__Work instructions__
Transcribe every entry below word for word, but skip the pictures.

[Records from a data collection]
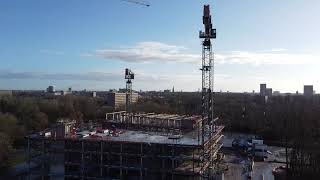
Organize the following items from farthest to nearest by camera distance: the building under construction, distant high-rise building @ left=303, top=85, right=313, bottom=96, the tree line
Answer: distant high-rise building @ left=303, top=85, right=313, bottom=96
the tree line
the building under construction

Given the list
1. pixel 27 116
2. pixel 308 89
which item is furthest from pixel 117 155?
pixel 308 89

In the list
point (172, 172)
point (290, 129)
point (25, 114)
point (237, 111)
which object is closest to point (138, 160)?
point (172, 172)

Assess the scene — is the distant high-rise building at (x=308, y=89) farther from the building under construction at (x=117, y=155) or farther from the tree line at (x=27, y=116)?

__Solution to this task__
Organize the following items from farthest to nearest by camera distance: the building under construction, distant high-rise building @ left=303, top=85, right=313, bottom=96, the tree line
Answer: distant high-rise building @ left=303, top=85, right=313, bottom=96
the tree line
the building under construction

Given the list
1. pixel 27 116
2. pixel 308 89
which item is furthest from pixel 117 155?
pixel 308 89

In the list
point (172, 172)
point (290, 129)
point (25, 114)
point (237, 111)
which object is closest to point (138, 160)?
point (172, 172)

Assess the scene — is the distant high-rise building at (x=308, y=89) farther from the building under construction at (x=117, y=155) or farther from the tree line at (x=27, y=116)?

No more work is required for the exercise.